An einen Umzug habt ihr nie gedacht?
SilviaHannes schon zeitweise.
HannesManchmal fällt dir in Kirchdorf schon ein bisserl die Decke auf den Kopf. Das Problem ist: In Wien rollen sie dir den Teppich aus, bei uns schätzen die Leute unsere Produkte gar nicht so. Aber wir haben längst abgelegt, immer zu überlegen: Was werden wohl die anderen denken? Wenn du etwas werden willst, musst du ausbrechen – wurscht, was die anderen sagen. Außerdem kommt es eigentlich gar nicht so sehr auf den Standort an. Es geht einfach darum, dass du gut bist.
Und warum seid ihr so gut?
HannesUnser Ansatz war nie der, der Größte zu sein, sondern von der Qualität unter den zehn Besten der Welt genannt zu werden. Wir wollten von Anfang an keine Massenproduktion.
SilviaUns ist wichtig, dass Genuss verbreitet wird. Ein wichtiger Karrieresprung war sicher, dass die Einkäufer der Top-Häuser wie zum Beispiel Meindl am Graben und Harrods in London auf unsere Produkte aufmerksam geworden sind. Diese Häuser kennen sich untereinander – der Rest passierte einfach über Mundpropaganda. Unsere Hauptkunden sind Feinkostgeschäfte, Schokoladenfachgeschäfte, Kaffeeröstereien, Apotheken, Vinotheken und die gehobene Hotellerie. Die großen Konzerne fragen mittlerweile auch ständig an, ob wir sie nicht beliefern wollen. Natürlich wären das Stückzahlen, an denen man richtig gut verdienen kann – man muss schon stark sein, dass man da nicht schwach wird. Aber wir wollen definitiv auch weiterhin auf Qualität anstatt auf Quantität setzen. Wenn es uns überall zu kaufen gäbe, dann wäre Bachhalm Schokolade gar nichts Besonderes mehr.
HannesDa muss man unbedingt aufpassen, weil man dann ja unglaubwürdig wird. Heute gibt es nur noch „ganz billig“ oder „hochpreisig“. Das Mittelsegment wird immer weniger. Entweder man kauft eine Marke und bezahlt dafür einen höheren Preis oder man will gleich gar keine Marke.
Die Marke Bachhalm steht auch für kreative Ideen. Ihr habt ja nicht nur die Weihrauchschokolade für den Vatikan erfunden, sondern etwa auch die Linzer Kugel für Linz 09. Womit überrascht ihr als Nächstes?
HannesZum Beispiel mit der Linzer Oper Schokolade. Die Idee dazu hatten wir schon vor einem Jahr – es geht nicht nur darum, Querdenker zu sein, sondern auch Vordenker.
Was war die bisher mutigste Entscheidung, die Sie getroffen haben?

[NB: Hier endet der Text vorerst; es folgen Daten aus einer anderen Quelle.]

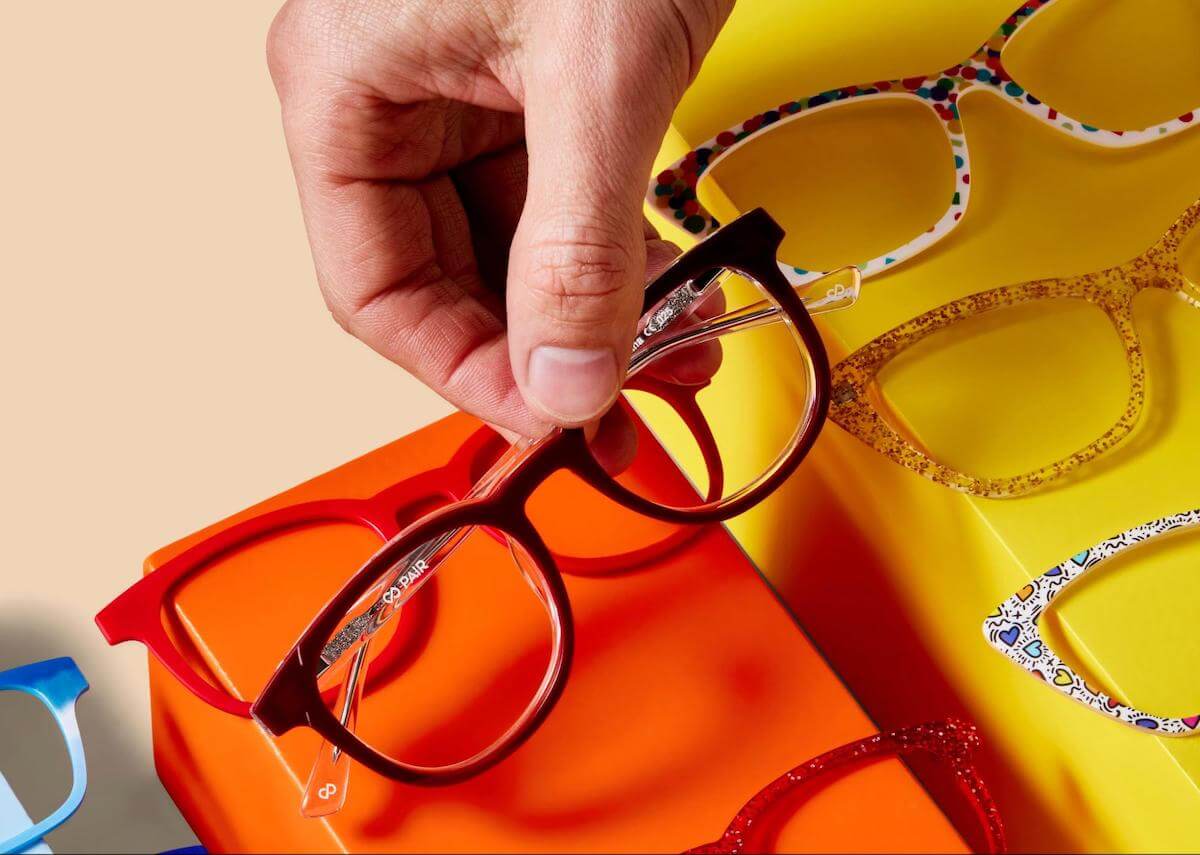 Affordable optical: person holding a pair of eyeglasses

HannesDie Erweiterung der Produktion.
SilviaGanz ehrlich? Die mutigste Entscheidung in meinem Leben war eindeutig, dass ich dich geheiratet habe. (beide lachen lauthals) Sie müssen wissen, wir haben uns damals in Kirchdorf auf irgendeiner peinlichen Kostümparty kennengelernt – einer Affenparty. Und er hat sich als armer Student vorgestellt. Nicht einmal auf ein Getränk konnte er mich einladen.

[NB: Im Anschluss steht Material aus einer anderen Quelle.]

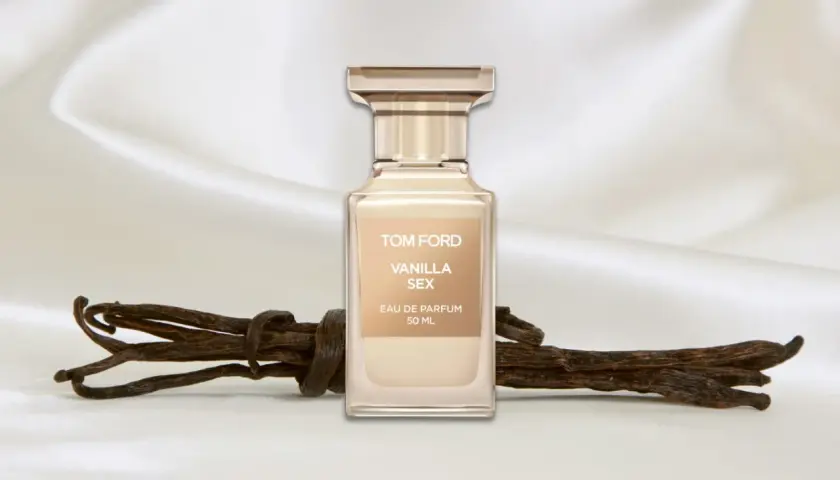 Flakon perfum Tom Ford Vanilla Sex na tle jedwabiu, obok lasek wanilii.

HannesJa, (seufzt) uns hat wirklich das Schicksal zusammengeführt.
Naja, es gibt Schlimmeres als wenn sich der arme Student als talentierter Chocolatier entpuppt, oder?

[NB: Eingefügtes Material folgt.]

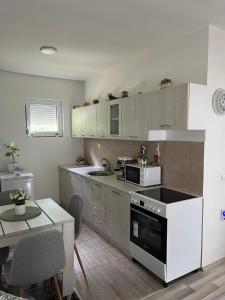 a kitchen with a stove and a microwave at Sumski Kutak in Valjevo +12 photos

SilviaHm, was soll ich sagen – ein bisserl ruhiger dürfte es manchmal schon sein (schmunzelt). Fad wird einem mit meinem Mann nie. Irgendein Blödsinn fällt ihm immer ein.
HannesIch bin eben ein reiner Bauchmensch. Sehr emotional! Und meine Frau ist ein Bauchmensch mit Kalkül.
„Und jetzt müssen Sie unbedingt noch meine Lieblingsschokolade kosten: Purperu 2010.“ Kräftig kauen. Im Mund herumwandern lassen. Sie wandert, ja das tut sie. Allerdings in meine Speiseröhre. Bitte wer schafft es, so ein köstliches Ding länger als 30 Sekunden im Mund zu behalten?
Und was ist Ihre Lieblingssorte?
SilviaOh, das schwankt – Erdbeer, Chilli, Grüner Pfeffer. Aber glauben Sie mir ... ich hab’s auch noch nie richtig gegessen. Manchmal braucht man Schokolade ja auch einfach als Nervennahrung... (Sie wirft einen schelmischen Blick auf ihren Mann.)